• **待办事项**:
请把下列条目重新写一遍，将其中的“Photo”替换为“Image”，其余内容保持不变，答案中不要包含图片。

(存储的数据)
------------------------------------------------------------

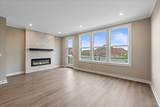 7432 Wetherington Lane - Photo 8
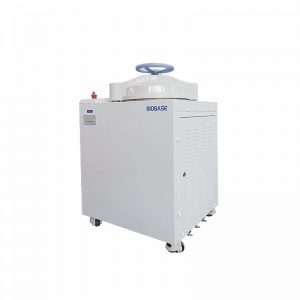   BKQ-B50BL BKQ-B75BL BKQ-B100BL BKQ-B120BL Biobase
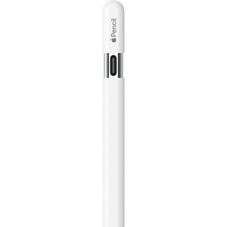 Apple Pencil  (USB-C) product image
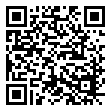 Scannable QR Code Link for 31 Booth Street, Unit 450 property details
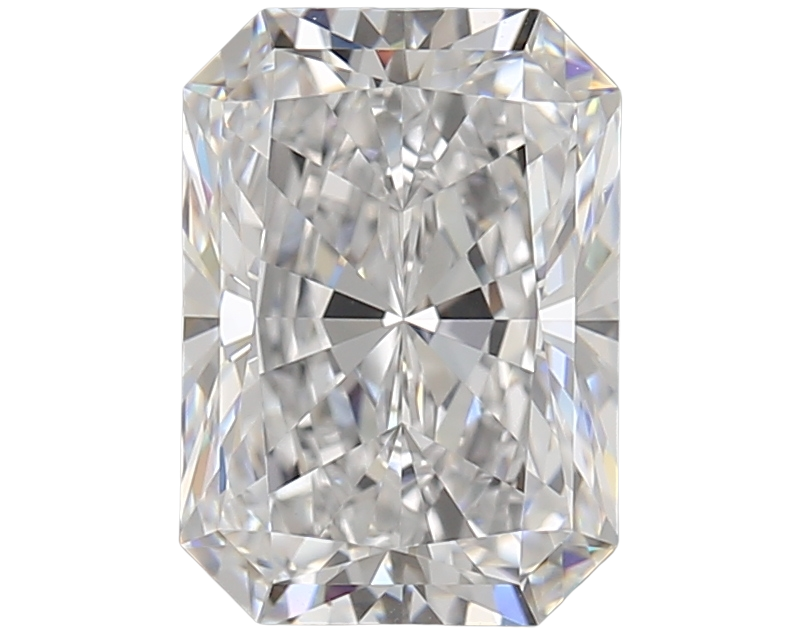 gdrv_lab_loosediamond_radiant_03-03_vvs2_d_b0bfff54edae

------------------------------------------------------------

• **练习答案**:
 7432 Wetherington Lane - Image 8
   BKQ-B50BL BKQ-B75BL BKQ-B100BL BKQ-B120BL Biobase
 Apple Pencil  (USB-C) product image
 Scannable QR Code Link for 31 Booth Street, Unit 450 property details
 gdrv_lab_loosediamond_radiant_03-03_vvs2_d_b0bfff54edae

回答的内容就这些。